President Trump needs a stable dollar along with tax cuts to maximize growth
President Trump is likely to name a new Federal Reserve chair over the next few days. Speculation is focused on current Fed governor Jay Powell and Stanford University economist John Taylor. The list may be larger; it could still include current Chair Janet Yellen or Kevin Warsh. Trump is soliciting opinions and advice from people inside and outside government. We will see soon enough.
Unfortunately, so much of the conversation about a new Fed leader is focused on who will be the high-interest-rate hawk or the low-interest-rate dove. But that's not really the way we should be looking at it.
Here's a point no one has discussed: the fate of the dollar.
Now, strictly speaking, dollar policy is the purview of the Treasury Department, which has the authority to intervene in exchange markets to buy or sell dollars. By the way, Congress also has a constitutional prerogative to set dollar value.
During the 1990s, Democrat Robert Rubin was secretary of the Treasury, and he advocated a strong-dollar policy. Just in case markets didn't believe him, he intervened a couple of times, buying dollars to punctuate his policy.
But the Fed and its money-creating balance-sheet policies must work with the Treasury to execute dollar policies. In the long run, Treasury interventions don't really have any clout.
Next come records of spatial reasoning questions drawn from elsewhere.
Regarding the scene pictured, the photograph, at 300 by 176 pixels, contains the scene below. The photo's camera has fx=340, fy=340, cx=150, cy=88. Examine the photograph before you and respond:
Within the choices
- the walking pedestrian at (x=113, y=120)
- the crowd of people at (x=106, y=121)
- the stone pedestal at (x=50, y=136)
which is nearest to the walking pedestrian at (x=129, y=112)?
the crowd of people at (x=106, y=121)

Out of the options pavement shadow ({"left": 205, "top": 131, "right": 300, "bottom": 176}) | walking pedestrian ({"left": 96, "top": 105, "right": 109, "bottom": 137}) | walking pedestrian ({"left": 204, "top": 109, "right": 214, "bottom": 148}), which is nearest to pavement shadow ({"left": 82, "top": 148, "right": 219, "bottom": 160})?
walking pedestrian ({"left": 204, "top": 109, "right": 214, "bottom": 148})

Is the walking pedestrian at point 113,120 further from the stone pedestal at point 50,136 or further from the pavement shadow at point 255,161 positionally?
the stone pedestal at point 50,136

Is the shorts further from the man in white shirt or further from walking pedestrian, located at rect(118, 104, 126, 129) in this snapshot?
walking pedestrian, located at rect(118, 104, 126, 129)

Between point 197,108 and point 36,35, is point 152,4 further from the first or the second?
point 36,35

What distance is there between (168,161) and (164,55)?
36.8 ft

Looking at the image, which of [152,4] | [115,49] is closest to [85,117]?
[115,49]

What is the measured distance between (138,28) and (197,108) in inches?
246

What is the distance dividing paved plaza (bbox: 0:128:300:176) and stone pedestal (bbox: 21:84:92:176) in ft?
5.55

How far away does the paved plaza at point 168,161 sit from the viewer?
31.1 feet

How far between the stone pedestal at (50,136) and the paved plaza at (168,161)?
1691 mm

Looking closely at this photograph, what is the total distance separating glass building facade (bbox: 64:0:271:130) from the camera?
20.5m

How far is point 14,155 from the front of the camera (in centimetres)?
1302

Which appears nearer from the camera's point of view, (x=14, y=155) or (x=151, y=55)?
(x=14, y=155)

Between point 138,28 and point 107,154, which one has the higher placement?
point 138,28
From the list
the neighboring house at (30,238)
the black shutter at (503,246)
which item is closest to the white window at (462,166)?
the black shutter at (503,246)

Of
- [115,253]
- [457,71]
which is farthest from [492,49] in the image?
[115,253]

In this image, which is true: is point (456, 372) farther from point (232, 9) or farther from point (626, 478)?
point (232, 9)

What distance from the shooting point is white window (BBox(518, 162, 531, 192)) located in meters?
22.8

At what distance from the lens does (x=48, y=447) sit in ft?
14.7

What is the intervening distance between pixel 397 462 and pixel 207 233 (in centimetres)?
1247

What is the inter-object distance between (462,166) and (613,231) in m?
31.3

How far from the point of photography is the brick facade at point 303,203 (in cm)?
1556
It's the Fed that really counts.
And yet, we don't really know what dollar policies the Fed candidates favor.
So far as I know, Yellen hardly ever mentions the dollar. Nor does Powell, at least not in his very few public speeches.
While President Trump sometimes publicly favors a steady dollar, he sometimes warns that he does not want a particularly strong greenback.
But I think the best policy is a steady, sound, reliable King Dollar.